— start TEXT EXTRACT —
Monday, Feb. 16, 1981

The Wells Fargo Stickup

By Charles Alexander

Boxing's biggest promoter is charged in a $21 million computer swindle

It was a bank heist bigger than the Brink's job, but the bandits used no guns or getaway cars. Rather than being fast on the draw, they had fast fingers on computer keyboards. The Wells Fargo Bank of San Francisco last week filed suit charging that a group of boxing promoters and a key accomplice inside the bank had pulled off a colossal $21 million embezzlement. The alleged sting was by far the largest computer bank fraud in history and raised some troubling questions: How could such an unlikely ring of conspicuous sports personalities so easily rob a multibillion-dollar bank? How vulnerable is the banking industry to a wave of similar computer capers now that punch cards and print-outs have replaced ledger books?
— end TEXT EXTRACT —
* [PROBLEM STATEMENT] Continue the article on the Wells Fargo embezzlement case, picking up right after its final sentence.
— start RAW DATA —
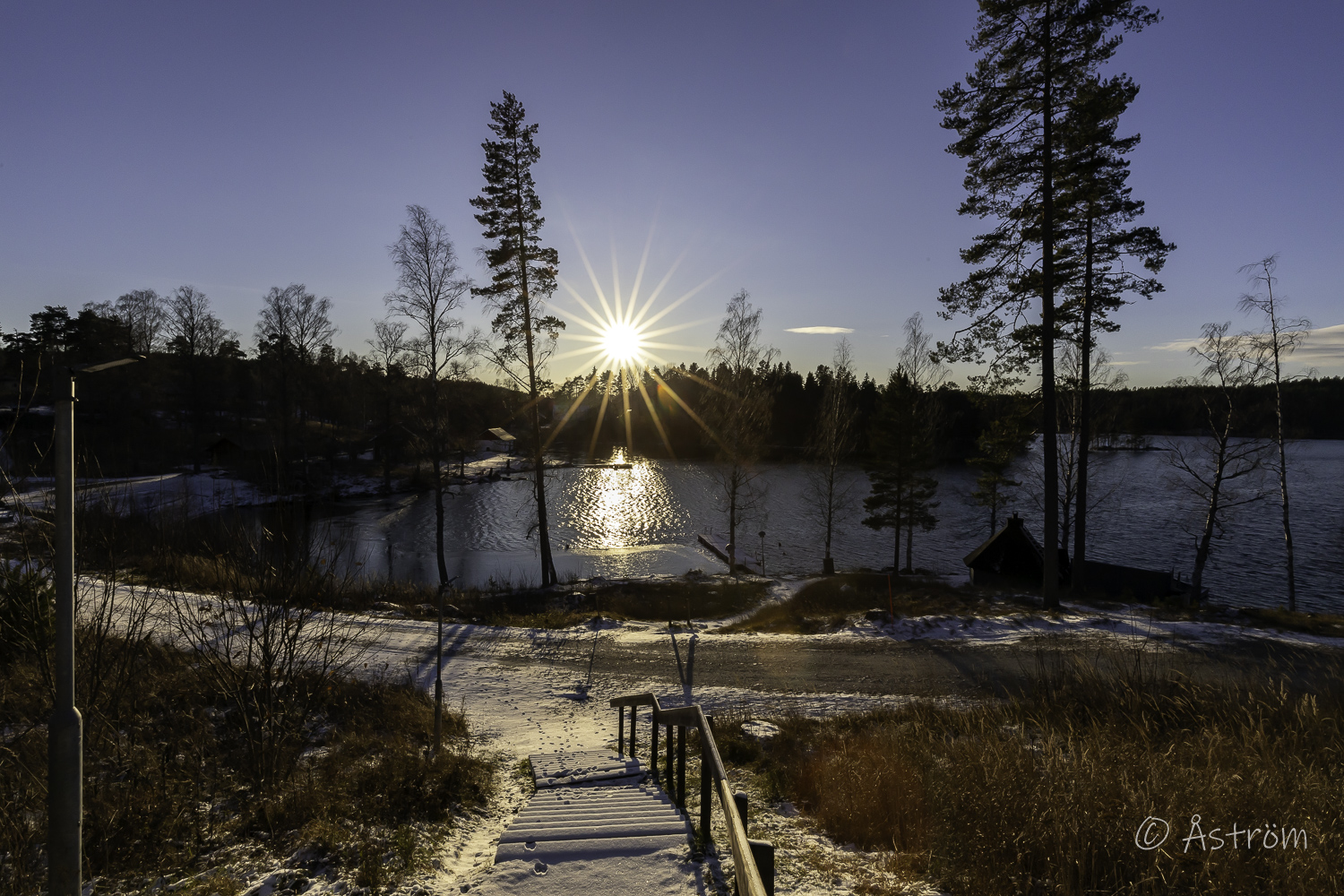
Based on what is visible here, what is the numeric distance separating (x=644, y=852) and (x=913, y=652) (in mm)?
9694

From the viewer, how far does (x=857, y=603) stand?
19.4 m

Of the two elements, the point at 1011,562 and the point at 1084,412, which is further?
the point at 1011,562

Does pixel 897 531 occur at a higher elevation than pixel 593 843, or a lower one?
lower

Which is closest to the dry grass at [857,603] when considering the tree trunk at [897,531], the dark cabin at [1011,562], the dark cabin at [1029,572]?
the dark cabin at [1011,562]

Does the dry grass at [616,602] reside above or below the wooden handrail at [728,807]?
below

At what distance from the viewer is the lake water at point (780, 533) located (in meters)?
26.9

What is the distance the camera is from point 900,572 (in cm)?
2686

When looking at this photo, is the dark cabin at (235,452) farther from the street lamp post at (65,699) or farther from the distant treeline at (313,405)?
the street lamp post at (65,699)

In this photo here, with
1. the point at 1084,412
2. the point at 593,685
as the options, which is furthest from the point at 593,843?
the point at 1084,412

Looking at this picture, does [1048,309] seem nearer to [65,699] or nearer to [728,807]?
[728,807]

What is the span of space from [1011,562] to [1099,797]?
2195 centimetres

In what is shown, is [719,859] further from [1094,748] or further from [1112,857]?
[1094,748]

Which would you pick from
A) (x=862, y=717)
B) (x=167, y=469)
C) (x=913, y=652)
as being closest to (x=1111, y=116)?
(x=913, y=652)

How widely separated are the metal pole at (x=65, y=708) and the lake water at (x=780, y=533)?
2001cm
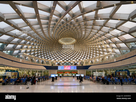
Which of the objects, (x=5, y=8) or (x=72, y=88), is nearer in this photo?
(x=5, y=8)

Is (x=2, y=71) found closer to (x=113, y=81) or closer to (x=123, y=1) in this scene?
(x=113, y=81)

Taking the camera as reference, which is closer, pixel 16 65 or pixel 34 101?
pixel 34 101

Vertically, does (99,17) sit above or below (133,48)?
above

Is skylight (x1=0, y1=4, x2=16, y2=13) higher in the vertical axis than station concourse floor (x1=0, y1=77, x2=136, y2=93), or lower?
higher

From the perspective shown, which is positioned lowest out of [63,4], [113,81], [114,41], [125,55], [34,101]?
[113,81]

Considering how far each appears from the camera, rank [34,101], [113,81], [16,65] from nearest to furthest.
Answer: [34,101] → [113,81] → [16,65]

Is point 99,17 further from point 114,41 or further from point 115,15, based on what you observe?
point 114,41

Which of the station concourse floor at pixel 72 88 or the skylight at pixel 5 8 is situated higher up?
the skylight at pixel 5 8

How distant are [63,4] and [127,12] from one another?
861 cm

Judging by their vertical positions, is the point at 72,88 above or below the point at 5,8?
below

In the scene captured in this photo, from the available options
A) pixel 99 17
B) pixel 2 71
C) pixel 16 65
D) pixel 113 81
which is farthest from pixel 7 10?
pixel 16 65

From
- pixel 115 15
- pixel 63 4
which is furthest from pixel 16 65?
pixel 115 15

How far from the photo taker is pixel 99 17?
14.7 metres

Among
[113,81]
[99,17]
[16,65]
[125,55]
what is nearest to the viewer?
[99,17]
— end RAW DATA —
* [TASK RESPONSE]
The central figure in the affair is Harold Smith, 37, who has already been dubbed "the black Jesse James" by Don King, a rival boxing impresario. Virtually unknown two years ago, Smith suddenly burst onto the boxing scene in 1979 flashing mysteriously huge sums of cash. As chairman of Muhammad Ali Professional Sports (MAPS), he became almost overnight the leading big-time fight promoter. One of the members of the MAPS board of directors is Benjamin Lewis, 47, who until three weeks ago was an operations officer at a Beverly Hills branch of Wells Fargo and had authority to use the bank's computers.

Wells Fargo contends that the two men and associates illegally withdrew a total of $21 million from that Beverly Hills branch and one in Santa Monica, where MAPS had deposits. Wells Fargo officials refuse to reveal how the scheme was accomplished, except to say that it involved elaborate computer transfers of money over at least the past year into 13 accounts controlled by MAPS.

Despite his name on the firm's front door, Muhammad Ali is not involved in the scam. But he admits that he received at least $10,000 for the use of his name for each fight. Said Ali last week: "If you're looking for something dirty or crooked, you're looking in the wrong place. Me a bank robber? Are you kidding?"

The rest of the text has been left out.